Extracted records
=== Section Start ===

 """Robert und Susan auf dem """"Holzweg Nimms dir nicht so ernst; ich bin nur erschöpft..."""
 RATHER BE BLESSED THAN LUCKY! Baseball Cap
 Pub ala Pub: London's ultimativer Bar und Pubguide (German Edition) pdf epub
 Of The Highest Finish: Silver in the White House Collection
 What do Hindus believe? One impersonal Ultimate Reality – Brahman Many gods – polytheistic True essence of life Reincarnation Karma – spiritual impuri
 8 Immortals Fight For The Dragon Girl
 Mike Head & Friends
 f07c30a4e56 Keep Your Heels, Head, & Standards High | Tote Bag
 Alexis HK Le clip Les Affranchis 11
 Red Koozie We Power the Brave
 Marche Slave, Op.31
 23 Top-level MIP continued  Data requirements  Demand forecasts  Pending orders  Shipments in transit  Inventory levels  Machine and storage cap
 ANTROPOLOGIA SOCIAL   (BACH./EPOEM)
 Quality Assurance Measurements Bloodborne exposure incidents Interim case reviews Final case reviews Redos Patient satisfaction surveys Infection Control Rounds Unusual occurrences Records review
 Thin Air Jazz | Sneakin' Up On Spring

=== Section End ===

- Exercise -
Retype exactly the lines from the start of the entries through the one with "Of The Highest"; include both ends.

- Answer section -
 """Robert und Susan auf dem """"Holzweg Nimms dir nicht so ernst; ich bin nur erschöpft..."""
 RATHER BE BLESSED THAN LUCKY! Baseball Cap
 Pub ala Pub: London's ultimativer Bar und Pubguide (German Edition) pdf epub
 Of The Highest Finish: Silver in the White House Collection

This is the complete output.